Positionner les portefeuilles de crédit liquide pour faire face aux taux haussiers et à l’inflation
Martin Horne, Head of Global Public Fixed Income, explique comment atténuer les risques de hausse des taux et d’inflation et évoque les avantages des actifs à taux flottant et des stratégies à duration courte.
En quoi l’environnement actuel, en matière de taux et d’inflation, est-il similaire aux cycles passés et en quoi est-il différent?
Il y a très certainement des similitudes entre ce que nous vivons aujourd’hui et ce que nous avons vécu lors de cycles précédents. D’une part, la hausse de l’inflation et la probabilité de nouveaux relèvements des taux ont comme toile de fond une économie en relativement bonne santé. Cela était également le cas au début des cycles de relèvement des taux passés. C’est un élément important à garder à l’esprit, au-delà de la volatilité accrue qui a caractérisé les marchés en début d’année.
Le contexte actuel présente certaines caractéristiques uniques qui sont en grande partie liées aux causes sous-jacentes de l’inflation. Le secteur énergétique subit des changements structurels importants – accélérés par les politiques climatiques et la transition vers le renouvelable – qui ont pour conséquence une hausse des prix. Cette hausse a été exacerbée par l’invasion russe de l’Ukraine, les prix du pétrole atteignant des records pluriannuels et le baril de Brent brut dépassant les 100 dollars pour la première fois depuis 2014. Les perturbations des chaines d’approvisionnement provoquées par les flambées de cas Covid dans le monde constituent un autre facteur aggravant: alors que certaines régions du monde commencent à rouvrir leurs portes, notamment les marchés développés, la production continue d’être ralentie et perturbée ailleurs.

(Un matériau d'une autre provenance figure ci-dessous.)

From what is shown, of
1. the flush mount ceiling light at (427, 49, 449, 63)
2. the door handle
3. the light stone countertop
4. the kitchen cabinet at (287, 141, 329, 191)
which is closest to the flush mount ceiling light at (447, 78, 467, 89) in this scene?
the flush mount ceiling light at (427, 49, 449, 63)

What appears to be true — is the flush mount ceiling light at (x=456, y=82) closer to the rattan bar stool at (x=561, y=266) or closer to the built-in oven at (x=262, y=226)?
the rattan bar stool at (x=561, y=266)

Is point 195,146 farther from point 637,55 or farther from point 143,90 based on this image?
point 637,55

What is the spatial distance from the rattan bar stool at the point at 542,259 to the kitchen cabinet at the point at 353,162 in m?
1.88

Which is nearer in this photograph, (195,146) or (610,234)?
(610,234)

Les salaires élevés, enfin, contribuent également à l’inflation alors que les pénuries de main d’œuvre persistent dans de nombreux secteurs de l’économie. Les causes de cette pénurie restent encore sujettes à débat. Certains ont critiqué les politiques d’aides étatiques qui encourageraient les travailleurs à rester en dehors du marché du travail. Or la main d’œuvre continue de manquer même dans ces marchés où les aides se sont largement taries, comme aux Etats-Unis et au Royaume-Uni. Cette situation pourrait être la conséquence de la dépendance, surtout dans les régions plus rurales, à une main d’œuvre temporaire qui était disposée à se déplacer et qui fournissait un apport de travailleurs supplémentaires dans des secteurs comme celui de l’agriculture et des services. Ladite «grande démission» pourrait également jouer un rôle ici, un grand nombre de travailleurs ayant décidé de changer de carrière ou de se retirer complètement du marché du travail durant ces deux dernières années – que ce soit de manière volontaire ou involontaire -.

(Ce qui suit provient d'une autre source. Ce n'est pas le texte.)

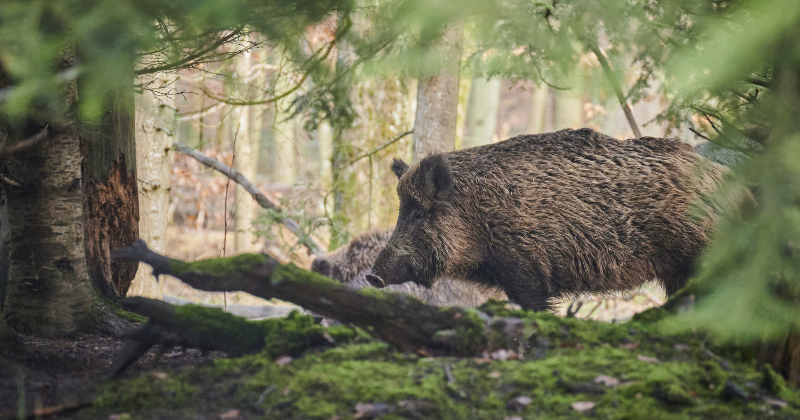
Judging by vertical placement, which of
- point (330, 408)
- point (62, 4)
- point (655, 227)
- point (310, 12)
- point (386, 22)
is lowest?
point (330, 408)

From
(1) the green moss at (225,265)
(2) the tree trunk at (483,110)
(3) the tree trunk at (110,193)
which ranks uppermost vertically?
(2) the tree trunk at (483,110)

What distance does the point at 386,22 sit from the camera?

L’un des points importants à soulever au sujet de cette volatilité observée sur les marchés des titres à revenu fixe au début de l’année est que cette dernière pourrait avoir été causée non pas par l’inflation elle-même, mais par les anticipations des investisseurs tentant de prévoir la réaction des banques centrales. Comme nous avons pu le constater en janvier, la réalisation que les taux de base pourraient évoluer plus rapidement que prévu a poussé la courbe des rendements des bons du Trésor à la hausse et provoqué des liquidations massives sur les marchés des actions. Ce qui soulève, à son tour, une question: les pénuries de main d’œuvre, les perturbations persistantes de l’offre et les déficits structurels du marché de l’énergie peuvent-ils véritablement être déterminés par les mouvements des taux de base? L’hypothèse paraît quelque peu inadéquate, ce qui suggère que le risque d’une erreur de politique, à ce stade, est bien plus d’actualité.